Records for the task:
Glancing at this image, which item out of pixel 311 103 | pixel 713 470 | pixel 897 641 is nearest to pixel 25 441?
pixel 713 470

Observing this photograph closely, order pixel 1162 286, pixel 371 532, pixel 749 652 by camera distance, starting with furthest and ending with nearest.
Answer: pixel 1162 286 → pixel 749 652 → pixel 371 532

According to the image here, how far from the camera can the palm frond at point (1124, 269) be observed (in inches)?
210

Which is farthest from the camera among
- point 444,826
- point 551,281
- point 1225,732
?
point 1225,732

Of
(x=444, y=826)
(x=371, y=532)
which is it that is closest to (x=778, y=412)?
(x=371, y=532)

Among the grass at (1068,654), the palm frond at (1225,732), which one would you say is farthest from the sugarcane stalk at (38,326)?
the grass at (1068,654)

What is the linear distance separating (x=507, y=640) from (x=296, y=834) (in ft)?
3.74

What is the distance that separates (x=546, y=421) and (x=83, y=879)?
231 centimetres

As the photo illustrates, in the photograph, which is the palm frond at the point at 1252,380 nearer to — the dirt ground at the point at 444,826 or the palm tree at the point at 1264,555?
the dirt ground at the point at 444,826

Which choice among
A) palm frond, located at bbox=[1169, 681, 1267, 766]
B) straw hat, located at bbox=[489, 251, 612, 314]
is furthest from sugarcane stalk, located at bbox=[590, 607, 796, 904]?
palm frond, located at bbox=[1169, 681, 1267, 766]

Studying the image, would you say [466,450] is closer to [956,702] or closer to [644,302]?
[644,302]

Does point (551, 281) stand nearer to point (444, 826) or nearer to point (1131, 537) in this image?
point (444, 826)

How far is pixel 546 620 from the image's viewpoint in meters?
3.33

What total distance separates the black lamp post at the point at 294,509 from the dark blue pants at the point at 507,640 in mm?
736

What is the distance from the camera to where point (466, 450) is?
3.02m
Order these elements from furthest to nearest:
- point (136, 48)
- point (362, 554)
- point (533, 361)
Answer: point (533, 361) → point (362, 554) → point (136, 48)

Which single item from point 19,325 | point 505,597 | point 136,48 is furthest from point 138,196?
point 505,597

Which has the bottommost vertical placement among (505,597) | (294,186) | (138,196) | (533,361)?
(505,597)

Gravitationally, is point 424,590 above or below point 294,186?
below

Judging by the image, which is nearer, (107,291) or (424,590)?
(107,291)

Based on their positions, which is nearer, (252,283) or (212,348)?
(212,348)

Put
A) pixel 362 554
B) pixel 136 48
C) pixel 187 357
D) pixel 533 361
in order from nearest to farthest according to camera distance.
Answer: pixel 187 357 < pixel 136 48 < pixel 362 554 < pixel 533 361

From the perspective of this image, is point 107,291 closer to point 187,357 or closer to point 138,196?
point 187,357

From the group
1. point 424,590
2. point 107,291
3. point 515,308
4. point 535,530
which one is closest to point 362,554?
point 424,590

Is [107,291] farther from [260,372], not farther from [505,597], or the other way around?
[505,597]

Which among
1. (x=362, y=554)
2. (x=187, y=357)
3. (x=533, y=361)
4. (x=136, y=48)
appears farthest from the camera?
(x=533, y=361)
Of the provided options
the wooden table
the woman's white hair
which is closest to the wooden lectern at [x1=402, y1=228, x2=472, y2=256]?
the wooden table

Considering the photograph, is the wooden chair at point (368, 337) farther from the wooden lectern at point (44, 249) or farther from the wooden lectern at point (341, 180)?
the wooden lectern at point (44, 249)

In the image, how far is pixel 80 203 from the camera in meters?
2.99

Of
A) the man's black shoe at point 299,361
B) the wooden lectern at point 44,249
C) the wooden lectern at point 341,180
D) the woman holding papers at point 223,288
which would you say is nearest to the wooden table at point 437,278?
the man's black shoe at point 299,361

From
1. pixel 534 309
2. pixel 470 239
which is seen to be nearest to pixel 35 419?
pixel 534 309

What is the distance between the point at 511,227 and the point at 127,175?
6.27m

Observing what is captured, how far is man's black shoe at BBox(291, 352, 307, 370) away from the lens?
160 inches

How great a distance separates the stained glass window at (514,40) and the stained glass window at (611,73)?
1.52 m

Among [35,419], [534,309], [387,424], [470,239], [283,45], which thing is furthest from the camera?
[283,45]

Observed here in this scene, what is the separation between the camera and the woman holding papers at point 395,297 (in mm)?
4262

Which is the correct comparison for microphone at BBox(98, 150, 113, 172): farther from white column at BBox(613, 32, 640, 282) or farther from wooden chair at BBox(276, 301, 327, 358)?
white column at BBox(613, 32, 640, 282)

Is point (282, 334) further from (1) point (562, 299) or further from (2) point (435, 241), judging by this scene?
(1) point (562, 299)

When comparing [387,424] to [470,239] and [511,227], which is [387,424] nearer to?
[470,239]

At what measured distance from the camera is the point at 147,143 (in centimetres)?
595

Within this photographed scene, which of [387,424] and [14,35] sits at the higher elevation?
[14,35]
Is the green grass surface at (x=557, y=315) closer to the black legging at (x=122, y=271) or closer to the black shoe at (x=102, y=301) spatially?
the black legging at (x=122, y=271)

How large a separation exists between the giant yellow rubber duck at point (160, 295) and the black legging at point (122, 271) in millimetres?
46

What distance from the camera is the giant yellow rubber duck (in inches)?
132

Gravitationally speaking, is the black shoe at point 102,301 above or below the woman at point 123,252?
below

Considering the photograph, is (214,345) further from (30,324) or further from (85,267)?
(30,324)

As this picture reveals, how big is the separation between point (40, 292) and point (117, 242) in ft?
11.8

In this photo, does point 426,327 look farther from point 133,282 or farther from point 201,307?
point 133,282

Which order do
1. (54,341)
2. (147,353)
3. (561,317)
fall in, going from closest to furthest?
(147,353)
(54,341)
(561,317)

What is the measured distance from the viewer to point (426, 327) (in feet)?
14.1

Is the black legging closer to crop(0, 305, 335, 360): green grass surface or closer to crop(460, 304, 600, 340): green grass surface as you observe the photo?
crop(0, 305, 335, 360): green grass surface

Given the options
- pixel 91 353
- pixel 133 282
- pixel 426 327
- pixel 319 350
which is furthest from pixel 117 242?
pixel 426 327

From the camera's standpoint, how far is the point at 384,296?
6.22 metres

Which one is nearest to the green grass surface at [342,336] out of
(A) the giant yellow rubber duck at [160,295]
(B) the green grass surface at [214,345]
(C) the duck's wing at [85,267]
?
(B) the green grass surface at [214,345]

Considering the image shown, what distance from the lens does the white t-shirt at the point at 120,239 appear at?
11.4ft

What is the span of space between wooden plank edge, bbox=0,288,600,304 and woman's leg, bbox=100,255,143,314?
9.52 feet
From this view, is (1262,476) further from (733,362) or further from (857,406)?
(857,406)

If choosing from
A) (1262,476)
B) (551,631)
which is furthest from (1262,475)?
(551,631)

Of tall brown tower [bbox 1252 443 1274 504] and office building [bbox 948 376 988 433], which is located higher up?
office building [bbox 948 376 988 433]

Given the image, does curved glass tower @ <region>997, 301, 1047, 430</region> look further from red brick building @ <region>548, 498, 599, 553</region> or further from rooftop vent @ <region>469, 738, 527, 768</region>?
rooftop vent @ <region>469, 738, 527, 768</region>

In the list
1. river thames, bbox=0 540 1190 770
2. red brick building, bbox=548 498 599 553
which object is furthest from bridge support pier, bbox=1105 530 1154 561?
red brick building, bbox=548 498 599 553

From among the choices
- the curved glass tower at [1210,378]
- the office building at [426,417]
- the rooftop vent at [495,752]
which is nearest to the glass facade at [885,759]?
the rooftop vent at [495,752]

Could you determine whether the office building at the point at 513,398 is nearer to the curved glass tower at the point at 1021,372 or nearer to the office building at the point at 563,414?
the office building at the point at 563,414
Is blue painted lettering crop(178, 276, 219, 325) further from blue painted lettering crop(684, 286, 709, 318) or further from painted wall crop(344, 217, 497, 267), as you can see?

What the exercise asks: Please write out every row above, word for word and unchanged.

Exercise result:
Glancing at this image, which item out of pixel 311 103 | pixel 713 470 | pixel 897 641 is nearest to pixel 25 441?
pixel 713 470

Observing this photograph closely, order pixel 1162 286, pixel 371 532, pixel 749 652 by camera distance, starting with furthest and ending with nearest.
Answer: pixel 1162 286 → pixel 749 652 → pixel 371 532

According to the image here, how far from the camera can the palm frond at point (1124, 269) be observed (in inches)?
210

Which is farthest from the camera among
- point 444,826
- point 551,281
- point 1225,732
?
point 1225,732

Of
(x=444, y=826)
(x=371, y=532)
which is it that is closest to (x=778, y=412)?
(x=371, y=532)

Among the grass at (1068,654), the palm frond at (1225,732), which one would you say is farthest from the sugarcane stalk at (38,326)?
the grass at (1068,654)

What is the linear distance separating (x=507, y=640) from (x=296, y=834) (in ft)?
3.74

What is the distance that separates (x=546, y=421) and (x=83, y=879)?
231 centimetres

As the photo illustrates, in the photograph, which is the palm frond at the point at 1252,380 nearer to — the dirt ground at the point at 444,826 or the palm tree at the point at 1264,555?
the dirt ground at the point at 444,826

Which choice among
A) palm frond, located at bbox=[1169, 681, 1267, 766]
B) straw hat, located at bbox=[489, 251, 612, 314]
is furthest from sugarcane stalk, located at bbox=[590, 607, 796, 904]?
palm frond, located at bbox=[1169, 681, 1267, 766]

Studying the image, would you say [466,450] is closer to [956,702] or closer to [644,302]?
[644,302]

Does point (551, 281) stand nearer to point (444, 826) or nearer to point (1131, 537) in this image?
point (444, 826)

How far is pixel 546 620 from the image's viewpoint in meters?
3.33

What total distance separates the black lamp post at the point at 294,509 from the dark blue pants at the point at 507,640 in mm?
736

What is the distance from the camera to where point (466, 450) is?
3.02m
Order these elements from furthest to nearest:
- point (136, 48)
- point (362, 554)
- point (533, 361)
Answer: point (533, 361) → point (362, 554) → point (136, 48)

Which single item from point 19,325 | point 505,597 | point 136,48 is furthest from point 138,196?
point 505,597

Which has the bottommost vertical placement among (505,597) | (294,186) | (138,196) | (533,361)?
(505,597)

Gravitationally, is point 424,590 above or below point 294,186?
below

Judging by the image, which is nearer, (107,291) or (424,590)?
(107,291)

Based on their positions, which is nearer, (252,283) or (212,348)?
(212,348)

Put
A) pixel 362 554
B) pixel 136 48
C) pixel 187 357
D) pixel 533 361
in order from nearest to farthest according to camera distance.
Answer: pixel 187 357 < pixel 136 48 < pixel 362 554 < pixel 533 361

From the perspective of this image, is point 107,291 closer to point 187,357 or closer to point 138,196?
point 187,357

From the group
1. point 424,590
2. point 107,291
3. point 515,308
4. point 535,530
which one is closest to point 362,554?
point 424,590

Is [107,291] farther from [260,372], not farther from [505,597], or the other way around?
[505,597]

Which among
1. (x=362, y=554)
2. (x=187, y=357)
3. (x=533, y=361)
4. (x=136, y=48)
appears farthest from the camera?
(x=533, y=361)
Of the provided options
the wooden table
the woman's white hair
which is closest to the wooden lectern at [x1=402, y1=228, x2=472, y2=256]?
the wooden table

Considering the photograph, is the wooden chair at point (368, 337) farther from the wooden lectern at point (44, 249) or farther from the wooden lectern at point (341, 180)?
the wooden lectern at point (44, 249)

In the image, how far is pixel 80 203 from the camera in meters?
2.99

Of
A) the man's black shoe at point 299,361
B) the wooden lectern at point 44,249
C) the wooden lectern at point 341,180
D) the woman holding papers at point 223,288
which would you say is nearest to the wooden table at point 437,278?
the man's black shoe at point 299,361

From
1. pixel 534 309
2. pixel 470 239
which is seen to be nearest to pixel 35 419?
pixel 534 309

What is the distance between the point at 511,227 and the point at 127,175?
6.27m

Observing what is captured, how far is man's black shoe at BBox(291, 352, 307, 370) away from the lens?
160 inches

How great a distance separates the stained glass window at (514,40) and the stained glass window at (611,73)?
1.52 m

Among [35,419], [534,309], [387,424], [470,239], [283,45], which thing is furthest from the camera?
[283,45]

Observed here in this scene, what is the separation between the camera and the woman holding papers at point 395,297 (in mm)?
4262

Which is the correct comparison for microphone at BBox(98, 150, 113, 172): farther from white column at BBox(613, 32, 640, 282) or farther from wooden chair at BBox(276, 301, 327, 358)?
white column at BBox(613, 32, 640, 282)

Is point (282, 334) further from (1) point (562, 299) or further from (2) point (435, 241), judging by this scene?
(1) point (562, 299)

When comparing [387,424] to [470,239] and [511,227], which is [387,424] nearer to?
[470,239]

At what measured distance from the camera is the point at 147,143 (in centimetres)?
595

Within this photographed scene, which of [387,424] and [14,35] sits at the higher elevation?
[14,35]
Is the green grass surface at (x=557, y=315) closer to the black legging at (x=122, y=271) or closer to the black shoe at (x=102, y=301) spatially?
the black legging at (x=122, y=271)

How large a separation exists between the giant yellow rubber duck at point (160, 295) and the black legging at point (122, 271) in millimetres?
46

What distance from the camera is the giant yellow rubber duck (in inches)?
132

Gravitationally speaking, is the black shoe at point 102,301 above or below the woman at point 123,252?
below

Considering the photograph, is (214,345) further from (30,324) or further from (85,267)?
(30,324)

As this picture reveals, how big is the separation between point (40, 292) and point (117, 242) in ft?
11.8

In this photo, does point 426,327 look farther from point 133,282 or farther from point 201,307?
point 133,282

Which order do
1. (54,341)
2. (147,353)
3. (561,317)
fall in, going from closest to furthest?
(147,353)
(54,341)
(561,317)

What is the measured distance from the viewer to point (426, 327) (in feet)?
14.1

Is the black legging closer to crop(0, 305, 335, 360): green grass surface or closer to crop(460, 304, 600, 340): green grass surface as you observe the photo?
crop(0, 305, 335, 360): green grass surface

Given the options
- pixel 91 353
- pixel 133 282
- pixel 426 327
- pixel 319 350
which is furthest from pixel 117 242?
pixel 426 327

From the camera's standpoint, how far is the point at 384,296?
6.22 metres

Which one is nearest to the green grass surface at [342,336] out of
(A) the giant yellow rubber duck at [160,295]
(B) the green grass surface at [214,345]
(C) the duck's wing at [85,267]
?
(B) the green grass surface at [214,345]

Considering the image shown, what distance from the lens does the white t-shirt at the point at 120,239 appear at?
11.4ft

What is the span of space between wooden plank edge, bbox=0,288,600,304 and woman's leg, bbox=100,255,143,314?
9.52 feet
From this view, is (1262,476) further from (733,362) or further from (857,406)?
(857,406)

If choosing from
A) (1262,476)
B) (551,631)
which is furthest from (1262,475)?
(551,631)

Of tall brown tower [bbox 1252 443 1274 504] and office building [bbox 948 376 988 433], which is located higher up?
office building [bbox 948 376 988 433]

Given the image, does curved glass tower @ <region>997, 301, 1047, 430</region> look further from red brick building @ <region>548, 498, 599, 553</region> or further from rooftop vent @ <region>469, 738, 527, 768</region>?
rooftop vent @ <region>469, 738, 527, 768</region>

In the list
1. river thames, bbox=0 540 1190 770
2. red brick building, bbox=548 498 599 553
which object is furthest from bridge support pier, bbox=1105 530 1154 561?
red brick building, bbox=548 498 599 553

From among the choices
- the curved glass tower at [1210,378]
- the office building at [426,417]
- the rooftop vent at [495,752]
which is nearest to the glass facade at [885,759]?
the rooftop vent at [495,752]

Could you determine whether the office building at the point at 513,398 is nearer to the curved glass tower at the point at 1021,372 or nearer to the office building at the point at 563,414?
the office building at the point at 563,414
Is blue painted lettering crop(178, 276, 219, 325) further from blue painted lettering crop(684, 286, 709, 318) or further from painted wall crop(344, 217, 497, 267), as you can see?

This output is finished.